Editorial
Copyright ©The Author(s) 2024. Published by Baishideng Publishing Group Inc. All rights reserved.
World J Clin Cases. Feb 26, 2024; 12(6): 1045-1049
Published online Feb 26, 2024. doi: 10.12998/wjcc.v12.i6.1045
Tumor deposits in axillary adipose tissue in patients with breast cancer: Do they matter?
Muhammed Mubarak, Rahma Rashid, Shaheera Shakeel
Muhammed Mubarak, Rahma Rashid, Shaheera Shakeel, Department of Histopathology, Sindh Institute of Urology and Transplantation, Karachi 74200, Sindh, Pakistan
Author contributions: All authors contributed equally to the preparation of this manuscript; Mubarak M conceived the idea; Mubarak M and Rashid R did literature search; Mubarak M wrote the preliminary draft; Mubarak M, Rashid R, and Shakeel S critically reviewed and approved the manuscript.
Conflict-of-interest statement: All authors declare that they have no conflict-of-interest.
Open-Access: This article is an open-access article that was selected by an in-house editor and fully peer-reviewed by external reviewers. It is distributed in accordance with the Creative Commons Attribution NonCommercial (CC BY-NC 4.0) license, which permits others to distribute, remix, adapt, build upon this work non-commercially, and license their derivative works on different terms, provided the original work is properly cited and the use is non-commercial. See: https://creativecommons.org/Licenses/by-nc/4.0/
Corresponding author: Muhammed Mubarak, MD, Professor, Department of Histopathology, Sindh Institute of Urology and Transplantation, Dewan Farooq Medical Complex, Chand Bibi Road, Karachi, Karachi 74200, Sindh, Pakistan. drmubaraksiut@yahoo.com
Received: November 13, 2023
Peer-review started: November 13, 2023
First decision: January 9, 2024
Revised: January 10, 2024
Accepted: January 31, 2024
Article in press: January 31, 2024
Published online: February 26, 2024
Abstract

Tumor deposits (TDs) are defined as discrete, irregular clusters of tumor cells lying in the soft tissue adjacent to but separate from the primary tumor, and are usually found in the lymphatic drainage area of the primary tumor. By definition, no residual lymph node structure should be identified in these tumor masses. At present, TDs are mainly reported in colorectal cancer, with a few reports in gastric cancer. There are very few reports on breast cancer (BC). For TDs, current dominant theories suggest that these are the result of lymph node metastasis of the tumor with complete destruction of the lymph nodes by the tumor tissue. Even some pathologists classify a TD as two lymph node metastases for calculation. Some pathologists also believe that TDs belong to the category of disseminated metastasis. Therefore, regardless of the origin, TDs are an indicator of poor prognosis. Moreover, for BC, sentinel lymph node biopsy is generally used at present. Whether radical axillary lymph node dissection should be adopted for BC with TDs in axillary lymph nodes is still inconclusive. The present commentary of this clinical issue has certain guiding significance. It is aimed to increase the awareness of the scientific community towards this under-recognized problem in BC pathology.

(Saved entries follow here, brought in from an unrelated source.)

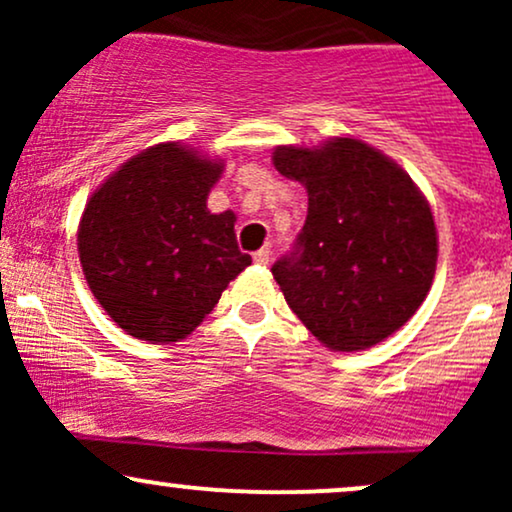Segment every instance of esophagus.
I'll list each match as a JSON object with an SVG mask.
<instances>
[{"label": "esophagus", "instance_id": "obj_1", "mask_svg": "<svg viewBox=\"0 0 512 512\" xmlns=\"http://www.w3.org/2000/svg\"><path fill=\"white\" fill-rule=\"evenodd\" d=\"M252 260H255V264H269V260H272V257H269V248L257 250L255 255H252Z\"/></svg>", "mask_w": 512, "mask_h": 512}]
</instances>
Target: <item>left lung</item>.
<instances>
[{"label":"left lung","mask_w":512,"mask_h":512,"mask_svg":"<svg viewBox=\"0 0 512 512\" xmlns=\"http://www.w3.org/2000/svg\"><path fill=\"white\" fill-rule=\"evenodd\" d=\"M272 161L308 192L296 248L272 267L286 303L327 349L380 344L431 291L438 260L431 204L407 170L351 137L320 149L276 146Z\"/></svg>","instance_id":"left-lung-1"}]
</instances>
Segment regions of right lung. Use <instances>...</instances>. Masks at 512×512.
<instances>
[{"label":"right lung","instance_id":"obj_1","mask_svg":"<svg viewBox=\"0 0 512 512\" xmlns=\"http://www.w3.org/2000/svg\"><path fill=\"white\" fill-rule=\"evenodd\" d=\"M223 163L178 142L132 156L86 202L76 245L96 301L132 337L185 339L252 262L236 214H211Z\"/></svg>","mask_w":512,"mask_h":512}]
</instances>
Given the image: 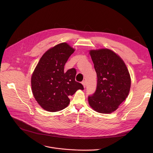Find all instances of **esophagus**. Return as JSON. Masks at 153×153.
Returning a JSON list of instances; mask_svg holds the SVG:
<instances>
[{"instance_id": "1", "label": "esophagus", "mask_w": 153, "mask_h": 153, "mask_svg": "<svg viewBox=\"0 0 153 153\" xmlns=\"http://www.w3.org/2000/svg\"><path fill=\"white\" fill-rule=\"evenodd\" d=\"M82 84L83 85L84 87H85V86H86V82H85V81H83L82 82Z\"/></svg>"}]
</instances>
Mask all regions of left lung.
<instances>
[{
	"mask_svg": "<svg viewBox=\"0 0 153 153\" xmlns=\"http://www.w3.org/2000/svg\"><path fill=\"white\" fill-rule=\"evenodd\" d=\"M97 76V89L88 97L90 106L101 114H110L128 97L131 78L124 61L108 49L91 50Z\"/></svg>",
	"mask_w": 153,
	"mask_h": 153,
	"instance_id": "1",
	"label": "left lung"
}]
</instances>
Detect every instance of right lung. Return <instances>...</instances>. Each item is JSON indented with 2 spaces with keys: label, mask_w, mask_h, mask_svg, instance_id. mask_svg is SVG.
Here are the masks:
<instances>
[{
  "label": "right lung",
  "mask_w": 153,
  "mask_h": 153,
  "mask_svg": "<svg viewBox=\"0 0 153 153\" xmlns=\"http://www.w3.org/2000/svg\"><path fill=\"white\" fill-rule=\"evenodd\" d=\"M74 49L62 43L48 50L39 59L31 76V89L35 100L43 109L58 111L70 102L69 97L83 85L75 81L76 70L66 72L64 65Z\"/></svg>",
  "instance_id": "add662e5"
}]
</instances>
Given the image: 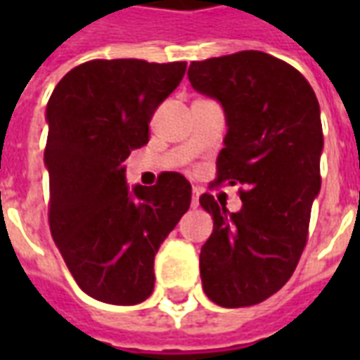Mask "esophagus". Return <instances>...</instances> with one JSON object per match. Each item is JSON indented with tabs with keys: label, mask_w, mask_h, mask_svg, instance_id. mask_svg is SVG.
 Returning a JSON list of instances; mask_svg holds the SVG:
<instances>
[{
	"label": "esophagus",
	"mask_w": 360,
	"mask_h": 360,
	"mask_svg": "<svg viewBox=\"0 0 360 360\" xmlns=\"http://www.w3.org/2000/svg\"><path fill=\"white\" fill-rule=\"evenodd\" d=\"M198 196H200V188L193 187V198H191V204H193V208L198 206Z\"/></svg>",
	"instance_id": "esophagus-1"
}]
</instances>
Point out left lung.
<instances>
[{"instance_id":"obj_1","label":"left lung","mask_w":360,"mask_h":360,"mask_svg":"<svg viewBox=\"0 0 360 360\" xmlns=\"http://www.w3.org/2000/svg\"><path fill=\"white\" fill-rule=\"evenodd\" d=\"M188 81L226 110V146L210 187H245L239 212L210 193L200 196L214 219L200 250L202 289L226 309L258 304L293 276L309 239L310 208L322 183L320 105L295 67L264 51L193 61Z\"/></svg>"}]
</instances>
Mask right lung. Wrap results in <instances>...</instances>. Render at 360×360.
Returning a JSON list of instances; mask_svg holds the SVG:
<instances>
[{"instance_id": "1", "label": "right lung", "mask_w": 360, "mask_h": 360, "mask_svg": "<svg viewBox=\"0 0 360 360\" xmlns=\"http://www.w3.org/2000/svg\"><path fill=\"white\" fill-rule=\"evenodd\" d=\"M185 61L92 59L58 82L46 110L51 237L82 291L136 304L154 291V257L191 206V183L164 172L129 191L125 162L179 86Z\"/></svg>"}]
</instances>
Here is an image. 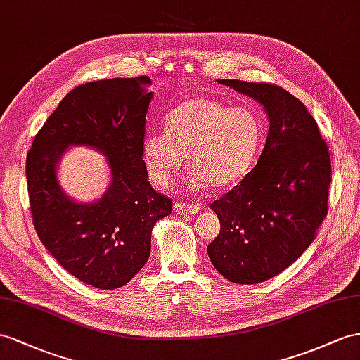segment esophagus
<instances>
[{
    "label": "esophagus",
    "mask_w": 360,
    "mask_h": 360,
    "mask_svg": "<svg viewBox=\"0 0 360 360\" xmlns=\"http://www.w3.org/2000/svg\"><path fill=\"white\" fill-rule=\"evenodd\" d=\"M173 211L176 214H196L199 211V207L186 204V202H174Z\"/></svg>",
    "instance_id": "obj_1"
}]
</instances>
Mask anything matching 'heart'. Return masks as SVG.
Listing matches in <instances>:
<instances>
[{
  "label": "heart",
  "mask_w": 360,
  "mask_h": 360,
  "mask_svg": "<svg viewBox=\"0 0 360 360\" xmlns=\"http://www.w3.org/2000/svg\"><path fill=\"white\" fill-rule=\"evenodd\" d=\"M165 122V134L149 132L141 141L146 172L158 187L169 186L184 156L191 169L187 176L191 188L210 184L233 187L250 173L260 150L262 123L250 108L193 97L174 108Z\"/></svg>",
  "instance_id": "1"
}]
</instances>
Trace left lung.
Instances as JSON below:
<instances>
[{
	"label": "left lung",
	"mask_w": 360,
	"mask_h": 360,
	"mask_svg": "<svg viewBox=\"0 0 360 360\" xmlns=\"http://www.w3.org/2000/svg\"><path fill=\"white\" fill-rule=\"evenodd\" d=\"M264 106L269 132L255 167L210 207L220 233L207 248L226 280L255 284L307 250L328 211L330 152L302 101L278 85L219 80Z\"/></svg>",
	"instance_id": "left-lung-1"
}]
</instances>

Keywords: Breast cancer, Tumor deposits, Lymph node metastasis, Staging

Core Tip: In this editorial, we comment on a case report by Li et al published in the recent issue of the World Journal of Clinical Cases. According to the authors of this article, the objective of presenting this case was to bring to attention the detection and reporting of tumor deposits (TDs) in breast cancer. TDs are being increasingly detected and reported in many other types of surgically resected cancers, but in this editorial article, we will focus specifically on the significance of TDs in primary breast carcinoma.